**WHAT THIS TASK INVOLVES:** Reproduce the material exactly, starting with the line that contains "How far from the picture-taker" and continuing through the end of the material. Include both of those end lines and nothing outside that span.

**DATA PROVIDED:**
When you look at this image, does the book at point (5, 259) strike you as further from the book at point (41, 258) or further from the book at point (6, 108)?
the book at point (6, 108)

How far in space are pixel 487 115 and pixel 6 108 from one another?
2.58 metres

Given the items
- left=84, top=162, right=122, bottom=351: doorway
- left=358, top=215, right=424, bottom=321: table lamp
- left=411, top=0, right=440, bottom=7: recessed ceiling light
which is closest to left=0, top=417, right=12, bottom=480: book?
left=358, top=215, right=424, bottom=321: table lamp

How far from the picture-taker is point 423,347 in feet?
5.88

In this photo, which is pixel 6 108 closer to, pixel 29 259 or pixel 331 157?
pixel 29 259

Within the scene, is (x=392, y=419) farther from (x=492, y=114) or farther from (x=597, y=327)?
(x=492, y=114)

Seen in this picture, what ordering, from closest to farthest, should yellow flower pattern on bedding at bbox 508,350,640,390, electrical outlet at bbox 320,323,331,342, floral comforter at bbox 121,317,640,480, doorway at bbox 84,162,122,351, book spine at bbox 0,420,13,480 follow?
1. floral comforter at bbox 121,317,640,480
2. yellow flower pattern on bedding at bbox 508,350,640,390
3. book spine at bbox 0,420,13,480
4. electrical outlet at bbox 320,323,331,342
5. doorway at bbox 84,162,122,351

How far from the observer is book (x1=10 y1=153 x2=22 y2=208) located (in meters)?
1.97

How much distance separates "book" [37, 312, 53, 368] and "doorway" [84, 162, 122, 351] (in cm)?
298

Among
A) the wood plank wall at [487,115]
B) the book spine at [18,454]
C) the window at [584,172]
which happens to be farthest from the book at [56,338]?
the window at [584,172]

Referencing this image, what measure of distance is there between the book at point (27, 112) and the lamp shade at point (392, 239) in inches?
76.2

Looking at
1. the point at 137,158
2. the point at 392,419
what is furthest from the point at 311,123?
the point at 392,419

**ANSWER FOR THIS EXERCISE:**
How far from the picture-taker is point 423,347 in feet?
5.88

In this photo, which is pixel 6 108 closer to, pixel 29 259 or pixel 331 157?
pixel 29 259

Within the scene, is (x=392, y=419) farther from (x=492, y=114) or farther from (x=597, y=327)?
(x=492, y=114)

Seen in this picture, what ordering, from closest to farthest, should yellow flower pattern on bedding at bbox 508,350,640,390, electrical outlet at bbox 320,323,331,342, floral comforter at bbox 121,317,640,480, doorway at bbox 84,162,122,351, book spine at bbox 0,420,13,480 follow?
1. floral comforter at bbox 121,317,640,480
2. yellow flower pattern on bedding at bbox 508,350,640,390
3. book spine at bbox 0,420,13,480
4. electrical outlet at bbox 320,323,331,342
5. doorway at bbox 84,162,122,351

How far from the observer is book (x1=10 y1=153 x2=22 y2=208) located (in meters)?
1.97

How much distance separates "book" [37, 312, 53, 368] and "doorway" [84, 162, 122, 351] (in cm)?
298

Among
A) the wood plank wall at [487,115]
B) the book spine at [18,454]
C) the window at [584,172]
which happens to be farthest from the book at [56,338]?
the window at [584,172]

Referencing this image, what measure of distance is there between the book at point (27, 112) and the lamp shade at point (392, 239) in inches?
76.2

Looking at
1. the point at 137,158
2. the point at 392,419
what is furthest from the point at 311,123?
the point at 392,419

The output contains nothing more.